Introduction#

JupySQL allows you to run SQL in Jupyter/IPython via a %sql and %%sql magics.

%load_ext sql
%%sql sqlite://
CREATE TABLE languages (name, rating, change);
INSERT INTO languages VALUES ('Python', 14.44, 2.48);
INSERT INTO languages VALUES ('C', 13.13, 1.50);
INSERT INTO languages VALUES ('Java', 11.59, 0.40);
INSERT INTO languages VALUES ('C++', 10.00, 1.98);
Done.
1 rows affected.
1 rows affected.
1 rows affected.
1 rows affected.
[]

Note: data from the TIOBE index

%sql SELECT * FROM languages
*  sqlite://
Done.
name rating change
Python 14.44 2.48
C 13.13 1.5
Java 11.59 0.4
C++ 10.0 1.98
result = _
print(result)
+--------+--------+--------+
|  name  | rating | change |
+--------+--------+--------+
| Python | 14.44  |  2.48  |
|   C    | 13.13  |  1.5   |
|  Java  | 11.59  |  0.4   |
|  C++   |  10.0  |  1.98  |
+--------+--------+--------+
result.keys
RMKeyView(['name', 'rating', 'change'])
result[0][0]
'Python'
result[0].rating
14.44

After the first connection, connect info can be omitted::

%sql select count(*) from languages
*  sqlite://
Done.
count(*)
4

Connections to multiple databases can be maintained. You can refer to an existing connection by username@database

%%sql will@shakes
select charname, speechcount from character
where  speechcount = (select max(speechcount)
from character);
print(_)

If no connect string is supplied, %sql will provide a list of existing connections; however, if no connections have yet been made and the environment variable DATABASE_URL is available, that will be used.

For secure access, you may dynamically access your credentials (e.g. from your system environment or getpass.getpass) to avoid storing your password in the notebook itself. Use the $ before any variable to access it in your %sql command.

user = os.getenv('SOME_USER')
password = os.getenv('SOME_PASSWORD')
connection_string = "postgresql://{user}:{password}@localhost/some_database".format(user=user, password=password)
%sql $connection_string

You may use multiple SQL statements inside a single cell, but you will only see any query results from the last of them, so this really only makes sense for statements with no output

%%sql sqlite://
CREATE TABLE writer (first_name, last_name, year_of_death);
INSERT INTO writer VALUES ('William', 'Shakespeare', 1616);
INSERT INTO writer VALUES ('Bertold', 'Brecht', 1956);

As a convenience, dict-style access for result sets is supported, with the leftmost column serving as key, for unique values.

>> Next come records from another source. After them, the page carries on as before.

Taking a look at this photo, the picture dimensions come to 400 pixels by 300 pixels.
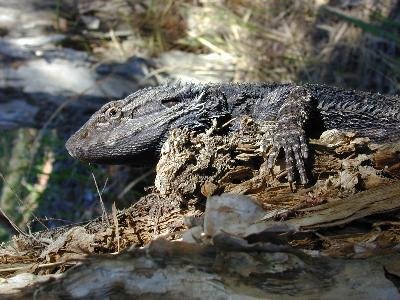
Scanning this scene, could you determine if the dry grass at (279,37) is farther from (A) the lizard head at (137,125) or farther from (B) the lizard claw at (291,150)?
(B) the lizard claw at (291,150)

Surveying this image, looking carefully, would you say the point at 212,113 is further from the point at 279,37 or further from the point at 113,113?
the point at 279,37

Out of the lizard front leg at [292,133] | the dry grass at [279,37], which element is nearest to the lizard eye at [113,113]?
the lizard front leg at [292,133]

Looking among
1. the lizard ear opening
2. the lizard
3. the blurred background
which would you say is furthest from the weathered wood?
the blurred background

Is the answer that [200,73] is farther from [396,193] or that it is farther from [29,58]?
[396,193]

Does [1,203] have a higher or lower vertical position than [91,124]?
lower

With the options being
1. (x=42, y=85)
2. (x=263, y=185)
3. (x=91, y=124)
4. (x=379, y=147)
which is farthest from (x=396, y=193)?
(x=42, y=85)

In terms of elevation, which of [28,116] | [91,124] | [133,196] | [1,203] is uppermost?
[91,124]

result = %sql select * from work
result['richard2']

Results can also be retrieved as an iterator of dictionaries (result.dicts()) or a single dictionary with a tuple of scalar values per key (result.dict())

Assignment#

Ordinary IPython assignment works for single-line %sql queries:

lang = %sql SELECT * FROM languages
*  sqlite://
Done.

The << operator captures query results in a local variable, and can be used in multi-line %%sql:

%%sql lang << SELECT *
FROM languages
*  sqlite://
Done.

Considerations#

Because jupysql accepts ---delimited options like --persist, but -- is also the syntax to denote a SQL comment, the parser needs to make some assumptions.

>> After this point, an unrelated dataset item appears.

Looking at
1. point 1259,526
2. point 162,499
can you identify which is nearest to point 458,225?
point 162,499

  • If you try to pass an unsupported argument, like --lutefisk, it will be interpreted as a SQL comment and will not throw an unsupported argument exception.

  • If the SQL statement begins with a first-line comment that looks like one of the accepted arguments - like %sql --persist is great! - it will be parsed like an argument, not a comment. Moving the comment to the second line or later will avoid this.